The Feast of the Goat is an historical fiction exploring the rein and assassination of Rafael Trujillo, a dictator who ruled the Dominican Republic for close to 30 years, and the aftermath of his assassination.
The years that Trujillo held power, first as President, then as unelected military strongman, were among the bloodiest, most brutal of all dictatorships, and this story pulls absolutely no punches. It’s important to know that going in.
For context, the end of the Trujillo Era was fraught with foreign interests, primarily those of the United States. Just a few weeks before Trujillo’s assassination, the US-supported invasion of the Bay of Pigs had failed. While US diplomacy originally supported Trujillo’s dictatorship, Trujillo proved himself vulnerable to provocation, and when he attempted an assassination of Venezuelan President Betancourt, the US, uneasy with his streak of independence, supported a conspiracy to assassinate him and install a more stable, democratic government to lead the DR. Concurrent with Trujillo’s time of power were many other dictatorships in the Caribbean Basin, Central and South America (in Cuba, Nicaragua, Guatemala, El Salvador, Honduras, Venezuela, and Haiti) and the wider context was of course the United States’ concerns about the spread of Communism.
The novel is written in a nonlinear style, starting decades after the end of the Trujilla Era when the daughter of a Senator returns to the crumbling capital of Santo Domingo (formerly ‘Trujilla City’) to visit her degenerate father whom she has otherwise not seen or spoken to in nearly 40 years. The story brings together a profusion of characters and historical figures, and getting used to the writing style and elaborate, detailed perspectives that each brings to the novel was initially challenging, but once you get accustomed to it, the ability of the author to piece together such a profoundly complex, nuanced, human story is simply astonishing.
Many of the individuals portrayed throughout the novel endured Kafkaesque campaigns of disillusionment, paranoia and unreality that one character likens to the experience of the lead in Orson Welles’ the Trial. Many individuals during the rein of Trujillo fall from grace without ever knowing what they did, and the erosion of self-esteem and reality these characters endure – while horrifying – is very effecting.

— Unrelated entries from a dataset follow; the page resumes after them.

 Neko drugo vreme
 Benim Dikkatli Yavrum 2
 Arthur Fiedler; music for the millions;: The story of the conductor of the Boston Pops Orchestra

Following the assassination of Trujillo, the brutality, manipulation and torture that the conspirators and their families suffer is exceptionally cruel, relentless, and very difficult to read. In the end, hundreds of individuals were bracketed together as traitorous, most of them plainly innocent, though you’ll never find their bodies as most were quite literally thrown to the sharks.
Before reading this yourself, just know how unflinching the descriptions of violence can be.